Given request
Transcribe only the part of the listing below that begins at the line containing "In what order do" and runs to its final line, keeping both ends.
===== Data to process
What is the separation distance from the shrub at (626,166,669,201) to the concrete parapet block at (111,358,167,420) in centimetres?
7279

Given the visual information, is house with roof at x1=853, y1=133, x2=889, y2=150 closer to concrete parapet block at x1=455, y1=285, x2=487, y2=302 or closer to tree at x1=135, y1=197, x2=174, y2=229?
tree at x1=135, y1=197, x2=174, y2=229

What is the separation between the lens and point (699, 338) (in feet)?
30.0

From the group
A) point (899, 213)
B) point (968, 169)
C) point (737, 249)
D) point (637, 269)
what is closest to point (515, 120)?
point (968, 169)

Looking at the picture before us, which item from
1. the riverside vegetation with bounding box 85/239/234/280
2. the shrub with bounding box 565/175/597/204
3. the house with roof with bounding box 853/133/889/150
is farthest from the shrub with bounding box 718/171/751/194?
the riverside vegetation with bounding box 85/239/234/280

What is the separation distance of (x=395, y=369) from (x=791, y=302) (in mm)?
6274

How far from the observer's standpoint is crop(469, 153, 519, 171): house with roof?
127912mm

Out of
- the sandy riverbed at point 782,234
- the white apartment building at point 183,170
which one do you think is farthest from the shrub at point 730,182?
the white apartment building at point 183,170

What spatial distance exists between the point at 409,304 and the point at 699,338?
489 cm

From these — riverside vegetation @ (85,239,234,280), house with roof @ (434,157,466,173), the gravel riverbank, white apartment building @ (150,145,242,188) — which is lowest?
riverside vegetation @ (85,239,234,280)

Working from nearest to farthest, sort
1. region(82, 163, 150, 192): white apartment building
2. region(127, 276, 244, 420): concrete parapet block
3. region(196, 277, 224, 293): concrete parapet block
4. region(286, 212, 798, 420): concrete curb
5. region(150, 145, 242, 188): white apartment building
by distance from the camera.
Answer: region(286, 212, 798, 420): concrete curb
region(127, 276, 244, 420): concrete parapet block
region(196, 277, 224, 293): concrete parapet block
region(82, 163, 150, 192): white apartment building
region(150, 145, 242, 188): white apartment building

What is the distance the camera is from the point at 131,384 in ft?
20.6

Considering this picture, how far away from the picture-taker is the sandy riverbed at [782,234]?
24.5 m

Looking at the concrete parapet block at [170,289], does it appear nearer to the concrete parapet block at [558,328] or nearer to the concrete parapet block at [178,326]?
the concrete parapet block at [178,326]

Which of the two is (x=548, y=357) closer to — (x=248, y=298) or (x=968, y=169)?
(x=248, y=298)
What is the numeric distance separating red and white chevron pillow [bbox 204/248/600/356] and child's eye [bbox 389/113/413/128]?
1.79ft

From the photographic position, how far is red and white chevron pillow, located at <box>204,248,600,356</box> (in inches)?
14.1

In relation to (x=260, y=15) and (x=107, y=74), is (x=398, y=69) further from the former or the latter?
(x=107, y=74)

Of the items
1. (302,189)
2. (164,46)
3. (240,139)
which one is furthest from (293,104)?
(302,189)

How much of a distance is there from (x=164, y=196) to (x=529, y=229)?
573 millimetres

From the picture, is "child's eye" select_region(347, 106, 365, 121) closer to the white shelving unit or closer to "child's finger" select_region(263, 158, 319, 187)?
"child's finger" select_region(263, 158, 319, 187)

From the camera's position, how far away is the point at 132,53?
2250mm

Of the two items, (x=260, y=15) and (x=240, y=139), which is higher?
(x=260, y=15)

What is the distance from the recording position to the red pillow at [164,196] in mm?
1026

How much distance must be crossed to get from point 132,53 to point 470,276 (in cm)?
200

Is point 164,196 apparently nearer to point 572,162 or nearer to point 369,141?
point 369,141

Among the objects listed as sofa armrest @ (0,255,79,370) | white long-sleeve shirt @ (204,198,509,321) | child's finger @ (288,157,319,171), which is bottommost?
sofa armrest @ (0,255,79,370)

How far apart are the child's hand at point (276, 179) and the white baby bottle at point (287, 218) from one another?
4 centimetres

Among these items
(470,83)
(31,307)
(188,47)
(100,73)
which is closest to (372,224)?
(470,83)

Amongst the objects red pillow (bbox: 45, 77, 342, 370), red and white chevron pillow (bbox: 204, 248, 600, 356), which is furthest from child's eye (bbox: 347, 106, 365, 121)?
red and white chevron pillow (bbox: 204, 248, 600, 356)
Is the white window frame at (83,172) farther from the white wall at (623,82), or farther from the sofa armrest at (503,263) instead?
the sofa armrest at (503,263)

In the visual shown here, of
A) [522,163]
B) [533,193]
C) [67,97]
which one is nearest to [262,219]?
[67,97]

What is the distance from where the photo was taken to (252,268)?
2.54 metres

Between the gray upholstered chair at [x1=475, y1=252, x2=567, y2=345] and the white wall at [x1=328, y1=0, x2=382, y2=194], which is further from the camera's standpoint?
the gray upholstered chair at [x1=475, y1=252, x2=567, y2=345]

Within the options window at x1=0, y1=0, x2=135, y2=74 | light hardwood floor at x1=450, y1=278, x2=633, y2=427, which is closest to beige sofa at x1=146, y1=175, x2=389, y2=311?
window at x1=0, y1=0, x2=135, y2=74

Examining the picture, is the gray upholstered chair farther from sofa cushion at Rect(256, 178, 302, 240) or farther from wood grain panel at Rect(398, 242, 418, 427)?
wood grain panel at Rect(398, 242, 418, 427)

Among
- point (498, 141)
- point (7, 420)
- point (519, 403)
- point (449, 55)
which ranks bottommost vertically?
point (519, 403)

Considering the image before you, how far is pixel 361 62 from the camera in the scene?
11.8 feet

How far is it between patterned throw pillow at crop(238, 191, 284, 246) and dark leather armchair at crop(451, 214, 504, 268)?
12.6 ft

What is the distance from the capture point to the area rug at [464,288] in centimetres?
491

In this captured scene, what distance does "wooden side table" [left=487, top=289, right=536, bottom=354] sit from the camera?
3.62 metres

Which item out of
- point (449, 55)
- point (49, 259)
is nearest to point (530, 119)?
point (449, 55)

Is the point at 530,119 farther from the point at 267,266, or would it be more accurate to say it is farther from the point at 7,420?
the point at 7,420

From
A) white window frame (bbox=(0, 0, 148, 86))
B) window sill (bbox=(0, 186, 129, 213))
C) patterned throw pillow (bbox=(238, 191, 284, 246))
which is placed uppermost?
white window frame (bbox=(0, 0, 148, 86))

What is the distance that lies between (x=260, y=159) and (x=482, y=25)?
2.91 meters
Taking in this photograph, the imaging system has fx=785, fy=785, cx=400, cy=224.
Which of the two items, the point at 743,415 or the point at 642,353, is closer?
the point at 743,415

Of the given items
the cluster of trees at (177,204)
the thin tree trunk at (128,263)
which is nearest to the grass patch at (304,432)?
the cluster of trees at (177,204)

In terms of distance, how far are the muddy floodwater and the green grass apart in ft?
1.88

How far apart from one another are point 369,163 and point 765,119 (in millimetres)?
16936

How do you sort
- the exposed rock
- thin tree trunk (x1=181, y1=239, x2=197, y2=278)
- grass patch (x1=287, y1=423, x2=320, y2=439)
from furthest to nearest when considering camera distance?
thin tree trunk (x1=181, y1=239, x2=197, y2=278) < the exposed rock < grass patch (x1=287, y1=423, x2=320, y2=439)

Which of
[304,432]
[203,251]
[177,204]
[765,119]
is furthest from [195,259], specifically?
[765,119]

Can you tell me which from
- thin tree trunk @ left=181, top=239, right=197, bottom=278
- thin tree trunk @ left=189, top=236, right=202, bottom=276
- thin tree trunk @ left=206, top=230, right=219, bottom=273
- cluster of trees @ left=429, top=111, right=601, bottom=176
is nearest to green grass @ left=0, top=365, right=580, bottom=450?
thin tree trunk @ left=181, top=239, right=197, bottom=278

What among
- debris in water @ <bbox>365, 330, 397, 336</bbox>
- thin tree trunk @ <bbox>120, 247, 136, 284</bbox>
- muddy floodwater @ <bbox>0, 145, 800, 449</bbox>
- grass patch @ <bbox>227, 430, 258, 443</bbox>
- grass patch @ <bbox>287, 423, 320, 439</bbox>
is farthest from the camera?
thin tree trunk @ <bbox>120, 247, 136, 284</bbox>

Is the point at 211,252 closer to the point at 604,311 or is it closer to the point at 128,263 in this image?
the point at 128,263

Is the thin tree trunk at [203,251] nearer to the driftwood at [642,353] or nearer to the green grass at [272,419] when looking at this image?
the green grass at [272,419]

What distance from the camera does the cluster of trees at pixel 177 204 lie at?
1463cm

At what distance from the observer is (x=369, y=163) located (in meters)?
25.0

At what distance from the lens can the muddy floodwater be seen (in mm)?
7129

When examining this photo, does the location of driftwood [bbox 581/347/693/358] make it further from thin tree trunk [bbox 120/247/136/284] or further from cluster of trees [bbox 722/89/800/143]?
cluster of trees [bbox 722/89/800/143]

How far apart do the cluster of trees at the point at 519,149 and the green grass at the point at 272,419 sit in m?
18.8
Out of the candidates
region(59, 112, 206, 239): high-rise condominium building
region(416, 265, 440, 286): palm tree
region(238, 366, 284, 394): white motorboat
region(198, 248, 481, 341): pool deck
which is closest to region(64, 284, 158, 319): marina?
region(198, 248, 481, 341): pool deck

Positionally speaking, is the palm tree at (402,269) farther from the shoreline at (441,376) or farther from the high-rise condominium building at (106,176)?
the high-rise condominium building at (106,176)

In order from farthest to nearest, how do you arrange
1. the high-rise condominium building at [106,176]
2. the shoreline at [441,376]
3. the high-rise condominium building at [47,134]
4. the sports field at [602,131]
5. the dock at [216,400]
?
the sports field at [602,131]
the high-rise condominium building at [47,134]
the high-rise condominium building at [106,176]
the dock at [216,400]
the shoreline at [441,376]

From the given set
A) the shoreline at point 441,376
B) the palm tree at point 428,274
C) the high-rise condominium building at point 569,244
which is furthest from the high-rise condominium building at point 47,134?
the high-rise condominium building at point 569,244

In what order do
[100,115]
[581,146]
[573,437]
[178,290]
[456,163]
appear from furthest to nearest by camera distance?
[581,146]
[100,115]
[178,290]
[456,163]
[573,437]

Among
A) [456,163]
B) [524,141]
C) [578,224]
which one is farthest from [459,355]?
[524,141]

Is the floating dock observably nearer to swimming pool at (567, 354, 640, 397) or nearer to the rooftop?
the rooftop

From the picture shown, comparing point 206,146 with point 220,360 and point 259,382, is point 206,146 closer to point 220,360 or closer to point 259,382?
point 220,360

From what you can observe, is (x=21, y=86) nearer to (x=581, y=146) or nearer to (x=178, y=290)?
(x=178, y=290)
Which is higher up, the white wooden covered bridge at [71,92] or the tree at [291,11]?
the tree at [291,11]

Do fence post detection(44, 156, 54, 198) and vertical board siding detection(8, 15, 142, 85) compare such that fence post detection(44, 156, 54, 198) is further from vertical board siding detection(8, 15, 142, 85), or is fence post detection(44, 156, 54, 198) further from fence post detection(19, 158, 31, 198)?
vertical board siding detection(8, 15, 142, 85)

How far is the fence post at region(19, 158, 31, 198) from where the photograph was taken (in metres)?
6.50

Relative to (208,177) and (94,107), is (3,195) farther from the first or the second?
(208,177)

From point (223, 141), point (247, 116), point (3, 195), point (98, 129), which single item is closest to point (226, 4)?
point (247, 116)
==========
Answer to the task
In what order do
[100,115]
[581,146]
[573,437]
[178,290]
[456,163]
appear from furthest to nearest by camera distance?
[581,146]
[100,115]
[178,290]
[456,163]
[573,437]

Among
A) [456,163]
B) [524,141]
C) [578,224]
which one is farthest from [459,355]?
[524,141]

Is the floating dock observably nearer to swimming pool at (567, 354, 640, 397) or nearer to the rooftop?
the rooftop

From the picture shown, comparing point 206,146 with point 220,360 and point 259,382, is point 206,146 closer to point 220,360 or closer to point 259,382?
point 220,360

From what you can observe, is (x=21, y=86) nearer to (x=581, y=146) or nearer to (x=178, y=290)?
(x=178, y=290)
Which is higher up, the white wooden covered bridge at [71,92] or the tree at [291,11]?
the tree at [291,11]

Do fence post detection(44, 156, 54, 198) and vertical board siding detection(8, 15, 142, 85) compare such that fence post detection(44, 156, 54, 198) is further from vertical board siding detection(8, 15, 142, 85), or is fence post detection(44, 156, 54, 198) further from fence post detection(19, 158, 31, 198)?
vertical board siding detection(8, 15, 142, 85)

How far is the fence post at region(19, 158, 31, 198) from where the photograph was taken (in metres)?
6.50

Relative to (208,177) and (94,107), is (3,195) farther from the first or the second?
(208,177)

From point (223, 141), point (247, 116), point (3, 195), point (98, 129), which single item is closest to point (226, 4)?
point (247, 116)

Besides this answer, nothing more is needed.